09/09/2018 15:28 EDT | Updated 09/09/2018 15:28 EDT

Michael Moore Says He Wants To Debate Steve Bannon

The filmmaker says it's "too late" to talk about whether or not Bannon should be given a platform.

Mark Blinch / Reuters
Michael Moore arrives for the world premiere of 'Fahrenheit 11/9' at TIFF on September 6, 2018.

TORONTO — Documentarian Michael Moore says he would eagerly take part in a debate against Steve Bannon, a former strategist for U.S. President Donald Trump, despite controversy over the polarizing pundit's participation in a Toronto forum this fall.

Last week, it was announced that Bannon would defend the merits of political populism at the Munk Debates in November, shortly after he was disinvited from next month's New Yorker festival in response to backlash from readers and celebrities who threatened to drop out of the event.

In Toronto, Bannon will go up against author and editor David Frum at the event on Nov. 2.

The news fuelled a heated debate over whether the ex-chairman of far-right publication Breitbart News should be granted a platform to share his views.

Pascal Rossignol / Reuters
Former White House Chief strategist Steve Bannon attends the convention for far-right French political party National Front in Lille, France, on March 10, 2018.

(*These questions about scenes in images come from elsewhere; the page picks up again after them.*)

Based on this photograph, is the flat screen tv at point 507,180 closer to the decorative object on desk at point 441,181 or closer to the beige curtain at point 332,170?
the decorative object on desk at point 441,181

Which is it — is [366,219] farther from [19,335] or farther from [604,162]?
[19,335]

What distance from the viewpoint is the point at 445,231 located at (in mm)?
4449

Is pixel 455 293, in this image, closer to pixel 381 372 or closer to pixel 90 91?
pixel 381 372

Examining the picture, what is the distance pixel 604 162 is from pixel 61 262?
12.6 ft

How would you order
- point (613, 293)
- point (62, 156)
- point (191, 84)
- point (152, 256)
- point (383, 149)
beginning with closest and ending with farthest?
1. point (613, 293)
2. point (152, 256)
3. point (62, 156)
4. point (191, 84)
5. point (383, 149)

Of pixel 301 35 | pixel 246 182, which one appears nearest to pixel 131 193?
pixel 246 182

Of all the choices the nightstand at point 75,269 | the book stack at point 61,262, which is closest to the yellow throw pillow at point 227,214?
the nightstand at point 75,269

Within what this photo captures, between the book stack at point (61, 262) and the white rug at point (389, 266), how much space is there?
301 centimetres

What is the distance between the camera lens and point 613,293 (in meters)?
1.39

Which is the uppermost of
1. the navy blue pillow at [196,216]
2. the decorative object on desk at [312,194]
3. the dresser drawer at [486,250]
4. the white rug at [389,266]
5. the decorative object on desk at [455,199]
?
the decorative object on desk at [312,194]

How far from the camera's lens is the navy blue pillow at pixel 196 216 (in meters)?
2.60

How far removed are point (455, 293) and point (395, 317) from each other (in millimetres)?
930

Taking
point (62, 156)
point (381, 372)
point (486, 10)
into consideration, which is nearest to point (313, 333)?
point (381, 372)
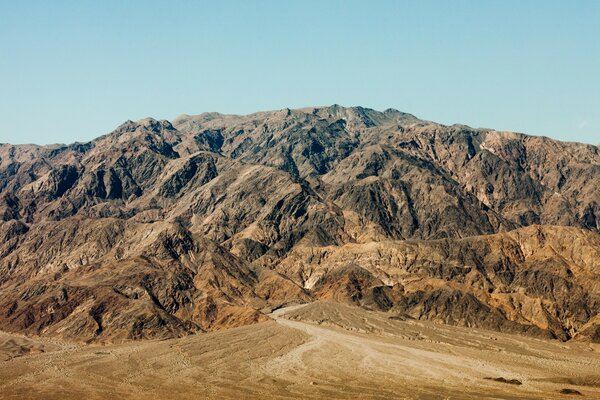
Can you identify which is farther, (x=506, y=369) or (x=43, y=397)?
(x=506, y=369)

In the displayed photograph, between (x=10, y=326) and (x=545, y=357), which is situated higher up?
(x=545, y=357)

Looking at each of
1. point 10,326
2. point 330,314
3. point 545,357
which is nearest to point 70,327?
point 10,326

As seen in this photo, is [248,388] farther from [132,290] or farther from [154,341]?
[132,290]

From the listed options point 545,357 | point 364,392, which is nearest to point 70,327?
point 364,392

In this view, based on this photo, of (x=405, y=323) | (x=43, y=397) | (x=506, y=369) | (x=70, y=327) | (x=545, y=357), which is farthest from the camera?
(x=405, y=323)

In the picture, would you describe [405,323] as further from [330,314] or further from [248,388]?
[248,388]

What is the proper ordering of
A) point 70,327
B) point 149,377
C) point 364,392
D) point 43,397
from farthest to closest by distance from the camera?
point 70,327
point 149,377
point 364,392
point 43,397
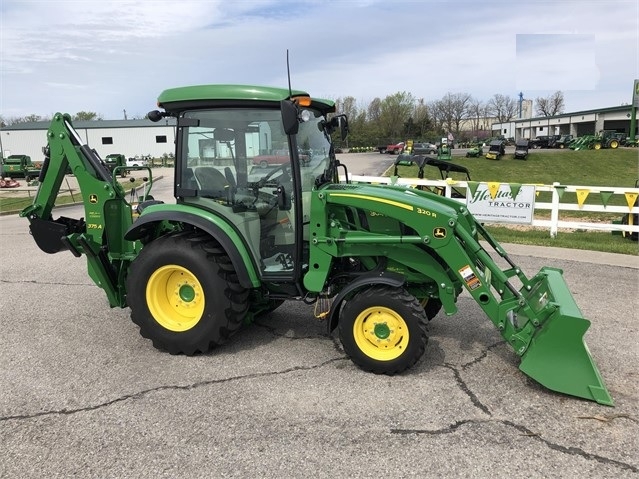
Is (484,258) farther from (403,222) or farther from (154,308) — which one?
(154,308)

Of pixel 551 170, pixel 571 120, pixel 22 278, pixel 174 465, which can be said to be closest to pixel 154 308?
pixel 174 465

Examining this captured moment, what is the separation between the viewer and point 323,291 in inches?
177

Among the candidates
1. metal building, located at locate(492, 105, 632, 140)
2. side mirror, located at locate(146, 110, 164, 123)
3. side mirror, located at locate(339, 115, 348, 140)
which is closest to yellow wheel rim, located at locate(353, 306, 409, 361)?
side mirror, located at locate(339, 115, 348, 140)

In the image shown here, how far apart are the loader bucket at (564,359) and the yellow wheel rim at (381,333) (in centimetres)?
93

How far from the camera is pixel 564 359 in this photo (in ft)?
12.0

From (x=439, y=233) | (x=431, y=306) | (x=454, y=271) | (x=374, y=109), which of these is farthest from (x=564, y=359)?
(x=374, y=109)

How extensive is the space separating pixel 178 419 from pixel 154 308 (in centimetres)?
136

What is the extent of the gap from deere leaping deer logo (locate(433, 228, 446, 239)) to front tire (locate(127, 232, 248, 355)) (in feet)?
5.63

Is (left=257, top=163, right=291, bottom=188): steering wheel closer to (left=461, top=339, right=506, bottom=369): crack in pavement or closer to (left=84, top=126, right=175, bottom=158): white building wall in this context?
(left=461, top=339, right=506, bottom=369): crack in pavement

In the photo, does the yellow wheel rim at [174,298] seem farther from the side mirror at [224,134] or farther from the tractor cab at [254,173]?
the side mirror at [224,134]

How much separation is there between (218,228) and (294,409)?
1.66m

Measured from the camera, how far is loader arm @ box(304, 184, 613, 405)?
365 cm

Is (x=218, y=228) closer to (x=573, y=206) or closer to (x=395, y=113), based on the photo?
(x=573, y=206)

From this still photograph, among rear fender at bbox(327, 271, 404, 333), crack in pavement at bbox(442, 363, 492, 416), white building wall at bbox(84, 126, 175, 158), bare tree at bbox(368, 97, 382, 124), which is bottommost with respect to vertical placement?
crack in pavement at bbox(442, 363, 492, 416)
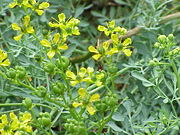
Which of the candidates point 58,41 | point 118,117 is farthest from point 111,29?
point 118,117

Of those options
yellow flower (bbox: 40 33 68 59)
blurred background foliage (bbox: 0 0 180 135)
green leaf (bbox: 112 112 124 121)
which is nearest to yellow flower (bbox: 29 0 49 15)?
blurred background foliage (bbox: 0 0 180 135)

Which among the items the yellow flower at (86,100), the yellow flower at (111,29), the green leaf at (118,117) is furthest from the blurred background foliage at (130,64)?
the yellow flower at (86,100)

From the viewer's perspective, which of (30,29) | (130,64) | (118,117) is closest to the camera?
(30,29)

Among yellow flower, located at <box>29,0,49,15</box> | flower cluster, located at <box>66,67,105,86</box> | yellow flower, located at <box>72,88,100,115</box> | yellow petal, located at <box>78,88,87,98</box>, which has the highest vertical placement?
yellow flower, located at <box>29,0,49,15</box>

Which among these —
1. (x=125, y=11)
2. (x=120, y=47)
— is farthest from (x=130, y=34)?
(x=120, y=47)

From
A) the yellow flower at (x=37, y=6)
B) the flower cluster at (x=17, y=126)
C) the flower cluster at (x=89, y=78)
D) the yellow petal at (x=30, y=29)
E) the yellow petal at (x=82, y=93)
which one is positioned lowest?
the flower cluster at (x=17, y=126)

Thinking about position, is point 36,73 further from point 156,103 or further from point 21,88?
point 156,103

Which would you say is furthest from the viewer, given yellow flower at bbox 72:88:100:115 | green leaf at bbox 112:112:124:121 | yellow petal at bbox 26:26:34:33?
green leaf at bbox 112:112:124:121

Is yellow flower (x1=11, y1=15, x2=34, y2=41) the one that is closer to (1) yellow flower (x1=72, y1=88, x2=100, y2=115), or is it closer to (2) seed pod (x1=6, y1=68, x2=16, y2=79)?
(2) seed pod (x1=6, y1=68, x2=16, y2=79)

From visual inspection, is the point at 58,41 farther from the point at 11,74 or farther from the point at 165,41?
the point at 165,41

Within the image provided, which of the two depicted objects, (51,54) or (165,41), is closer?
(51,54)

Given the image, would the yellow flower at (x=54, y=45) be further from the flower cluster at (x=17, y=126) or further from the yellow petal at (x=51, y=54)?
the flower cluster at (x=17, y=126)
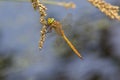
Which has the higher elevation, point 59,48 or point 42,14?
point 42,14

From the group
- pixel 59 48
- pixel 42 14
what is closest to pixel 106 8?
pixel 42 14

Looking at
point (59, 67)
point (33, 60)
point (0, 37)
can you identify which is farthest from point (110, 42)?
point (0, 37)

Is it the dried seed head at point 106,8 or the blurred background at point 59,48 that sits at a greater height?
the dried seed head at point 106,8

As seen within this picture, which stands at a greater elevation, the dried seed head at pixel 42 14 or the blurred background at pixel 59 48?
the dried seed head at pixel 42 14

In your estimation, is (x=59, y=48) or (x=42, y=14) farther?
(x=59, y=48)

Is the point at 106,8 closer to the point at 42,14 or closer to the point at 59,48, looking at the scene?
the point at 42,14

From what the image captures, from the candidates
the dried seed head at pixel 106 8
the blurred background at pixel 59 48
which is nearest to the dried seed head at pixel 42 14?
the dried seed head at pixel 106 8

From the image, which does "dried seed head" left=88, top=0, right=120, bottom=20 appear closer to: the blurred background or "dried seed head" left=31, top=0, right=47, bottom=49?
"dried seed head" left=31, top=0, right=47, bottom=49

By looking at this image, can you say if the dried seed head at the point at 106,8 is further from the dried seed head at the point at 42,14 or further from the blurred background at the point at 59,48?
the blurred background at the point at 59,48

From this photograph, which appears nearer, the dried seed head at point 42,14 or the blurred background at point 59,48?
the dried seed head at point 42,14
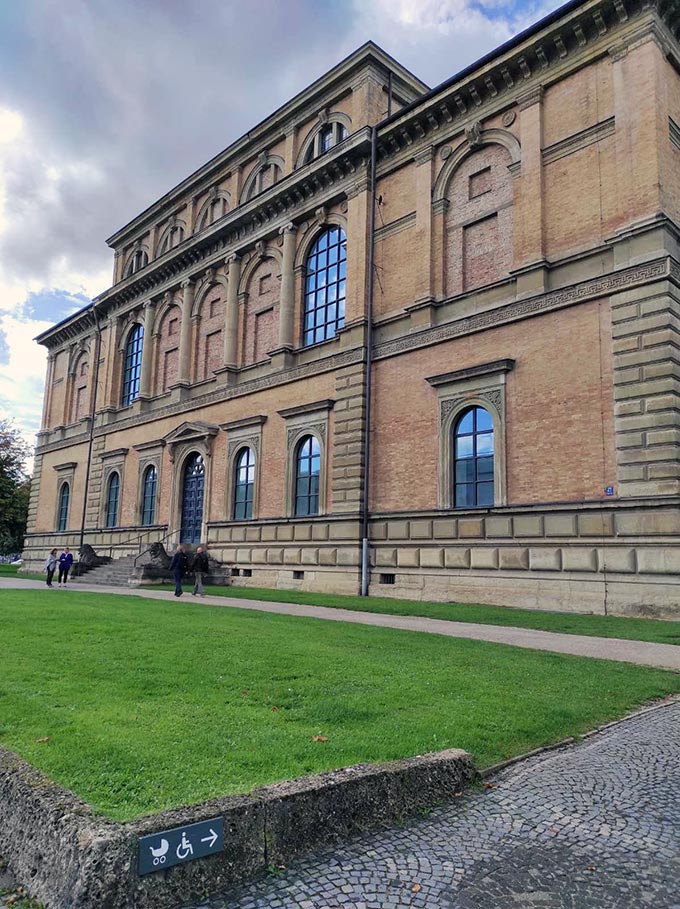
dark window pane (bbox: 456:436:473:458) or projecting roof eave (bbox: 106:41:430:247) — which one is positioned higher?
projecting roof eave (bbox: 106:41:430:247)

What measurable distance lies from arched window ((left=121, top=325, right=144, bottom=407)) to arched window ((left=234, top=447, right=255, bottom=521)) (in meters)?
11.6

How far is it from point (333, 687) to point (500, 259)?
55.7ft

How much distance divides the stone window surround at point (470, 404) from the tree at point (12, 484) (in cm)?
3791

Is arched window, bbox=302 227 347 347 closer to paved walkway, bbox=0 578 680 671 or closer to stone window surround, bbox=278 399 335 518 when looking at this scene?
stone window surround, bbox=278 399 335 518

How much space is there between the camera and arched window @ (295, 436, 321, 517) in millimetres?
24750

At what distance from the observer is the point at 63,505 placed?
41.8m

But Moore, who premiered his new documentary "Fahrenheit 11/9" at the Toronto International Film Festival on Thursday, said it's too late for that.

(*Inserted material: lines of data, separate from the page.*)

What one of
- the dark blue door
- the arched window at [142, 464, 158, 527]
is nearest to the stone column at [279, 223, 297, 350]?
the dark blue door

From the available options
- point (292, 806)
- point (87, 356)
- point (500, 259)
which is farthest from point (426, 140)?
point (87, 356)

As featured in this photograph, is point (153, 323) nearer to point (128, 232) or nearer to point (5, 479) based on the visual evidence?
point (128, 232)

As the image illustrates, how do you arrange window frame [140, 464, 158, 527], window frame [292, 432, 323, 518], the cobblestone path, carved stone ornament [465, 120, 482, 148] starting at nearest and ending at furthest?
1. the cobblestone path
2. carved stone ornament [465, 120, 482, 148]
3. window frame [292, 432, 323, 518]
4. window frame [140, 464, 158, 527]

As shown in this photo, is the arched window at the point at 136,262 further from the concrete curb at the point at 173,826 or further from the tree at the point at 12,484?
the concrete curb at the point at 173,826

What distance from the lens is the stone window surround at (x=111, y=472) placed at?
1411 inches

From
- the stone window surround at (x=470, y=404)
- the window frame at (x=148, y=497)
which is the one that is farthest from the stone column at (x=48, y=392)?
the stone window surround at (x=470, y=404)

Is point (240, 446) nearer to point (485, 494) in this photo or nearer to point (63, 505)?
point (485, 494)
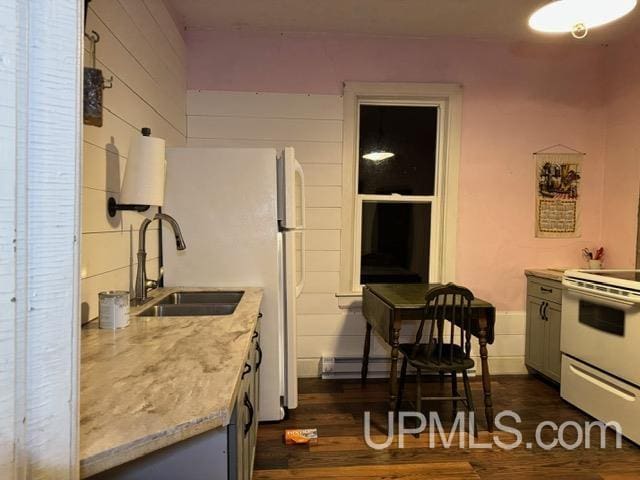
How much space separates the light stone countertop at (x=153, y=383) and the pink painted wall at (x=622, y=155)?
10.5 ft

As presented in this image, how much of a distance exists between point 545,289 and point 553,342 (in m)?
0.40

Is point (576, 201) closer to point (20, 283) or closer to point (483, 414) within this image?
point (483, 414)

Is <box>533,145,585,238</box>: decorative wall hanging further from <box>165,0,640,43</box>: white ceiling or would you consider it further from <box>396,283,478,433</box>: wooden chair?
<box>396,283,478,433</box>: wooden chair

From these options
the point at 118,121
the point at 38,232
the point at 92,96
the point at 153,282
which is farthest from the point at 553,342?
the point at 38,232

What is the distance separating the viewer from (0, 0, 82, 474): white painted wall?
51 cm

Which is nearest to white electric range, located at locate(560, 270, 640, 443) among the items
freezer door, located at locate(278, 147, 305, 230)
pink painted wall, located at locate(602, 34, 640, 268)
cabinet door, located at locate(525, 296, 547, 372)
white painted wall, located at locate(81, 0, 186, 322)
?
cabinet door, located at locate(525, 296, 547, 372)

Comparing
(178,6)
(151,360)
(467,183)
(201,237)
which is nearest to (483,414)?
(467,183)

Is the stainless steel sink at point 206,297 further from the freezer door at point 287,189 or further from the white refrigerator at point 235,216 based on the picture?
the freezer door at point 287,189

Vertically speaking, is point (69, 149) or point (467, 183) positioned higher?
point (467, 183)

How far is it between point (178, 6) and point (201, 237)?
5.42ft

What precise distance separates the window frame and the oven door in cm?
94

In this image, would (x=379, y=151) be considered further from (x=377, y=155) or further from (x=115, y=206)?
(x=115, y=206)

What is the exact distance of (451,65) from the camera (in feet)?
11.7

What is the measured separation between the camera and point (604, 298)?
105 inches
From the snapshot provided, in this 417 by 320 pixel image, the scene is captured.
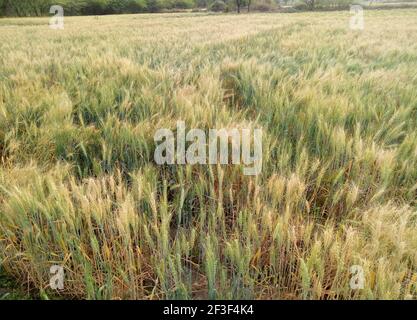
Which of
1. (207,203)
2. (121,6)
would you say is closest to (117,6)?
(121,6)

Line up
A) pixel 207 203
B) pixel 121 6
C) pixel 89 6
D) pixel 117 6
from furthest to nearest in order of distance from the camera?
pixel 121 6 < pixel 117 6 < pixel 89 6 < pixel 207 203

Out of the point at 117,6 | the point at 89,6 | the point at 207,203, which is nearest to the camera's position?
the point at 207,203

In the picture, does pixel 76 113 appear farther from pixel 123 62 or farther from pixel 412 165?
pixel 412 165

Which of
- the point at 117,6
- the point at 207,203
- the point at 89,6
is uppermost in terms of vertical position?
the point at 117,6

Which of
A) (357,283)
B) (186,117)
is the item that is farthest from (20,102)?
(357,283)

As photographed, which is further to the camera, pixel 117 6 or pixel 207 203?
pixel 117 6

Bannon already has a place in the public discourse, he said, and it's better to engage him than to let his rhetoric go unchallenged.

"You want to hear him speak," Moore told The Canadian Press in an interview. "You always want to hear the devil speak. You always want the devil to tell you his plans."

Moore said he would jump at the chance to square off with Bannon over their clashing brands of populist politics, but played coy about who he believed would prevail in a hypothetical debate.

Arthur Mola / Invision via The Associated Press
Michael Moore speaks with journalists as he attends the premiere of "Fahrenheit 11/9" at TIFF on Thursday, Sept. 6, 2018.

"I know how it would go," he said. "I can't say right now. You'll find out."

Documentarian Errol Morris made a similar case in defending his decision to profile Bannon in "American Dharma," which is set to be screened at TIFF on Sunday.

"To interview Bannon is not to endorse him OR his ideas," he tweeted Thursday. "(Is this so difficult to understand?)."

A representative for the documentary quashed speculation that Bannon would attend Sunday's screening after he was reportedly spotted in Venice during the film's world premiere, which he did not attend.